- **LISTED ENTRIES**
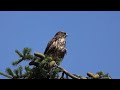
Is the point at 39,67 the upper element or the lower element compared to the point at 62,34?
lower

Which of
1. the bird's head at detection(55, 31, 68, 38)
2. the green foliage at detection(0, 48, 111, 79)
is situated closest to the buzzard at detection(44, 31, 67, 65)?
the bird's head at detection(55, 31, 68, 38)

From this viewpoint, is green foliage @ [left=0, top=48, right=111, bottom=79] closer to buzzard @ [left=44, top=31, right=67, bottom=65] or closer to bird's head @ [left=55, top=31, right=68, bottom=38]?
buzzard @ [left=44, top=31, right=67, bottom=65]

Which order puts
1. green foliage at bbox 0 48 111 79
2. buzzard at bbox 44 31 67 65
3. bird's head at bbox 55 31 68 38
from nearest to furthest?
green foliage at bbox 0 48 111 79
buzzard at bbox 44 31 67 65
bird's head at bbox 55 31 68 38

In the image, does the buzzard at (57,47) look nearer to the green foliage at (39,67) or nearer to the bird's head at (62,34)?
---
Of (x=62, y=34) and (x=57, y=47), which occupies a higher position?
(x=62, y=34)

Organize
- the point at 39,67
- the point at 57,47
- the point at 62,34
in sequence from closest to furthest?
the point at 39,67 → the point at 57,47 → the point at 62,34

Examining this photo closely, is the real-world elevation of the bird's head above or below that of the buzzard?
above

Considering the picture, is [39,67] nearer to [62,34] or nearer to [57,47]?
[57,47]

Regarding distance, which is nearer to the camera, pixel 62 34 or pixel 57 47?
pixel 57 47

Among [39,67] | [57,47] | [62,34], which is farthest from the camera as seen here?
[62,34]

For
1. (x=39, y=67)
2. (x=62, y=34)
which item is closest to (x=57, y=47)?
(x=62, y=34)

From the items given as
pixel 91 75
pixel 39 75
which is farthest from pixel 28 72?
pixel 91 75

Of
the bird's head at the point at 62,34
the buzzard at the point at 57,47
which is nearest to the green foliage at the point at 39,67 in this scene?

- **PROBLEM DESCRIPTION**
Copy the rows word for word, beginning at the line that contains "Considering the picture, is" and ending after the line that contains "which is nearest".

- **SOLVED PROBLEM**
Considering the picture, is [39,67] nearer to [62,34] or nearer to [57,47]?
[57,47]

Regarding distance, which is nearer to the camera, pixel 62 34 or pixel 57 47?
pixel 57 47

Among [39,67] | [57,47] | [62,34], which is farthest from the camera as seen here?
[62,34]

For
1. (x=39, y=67)
2. (x=62, y=34)
which item is closest to (x=57, y=47)?
(x=62, y=34)

From the items given as
pixel 91 75
pixel 39 75
which is farthest from pixel 28 72?
pixel 91 75

Of
the bird's head at the point at 62,34
the buzzard at the point at 57,47
which is nearest to the green foliage at the point at 39,67 in this scene?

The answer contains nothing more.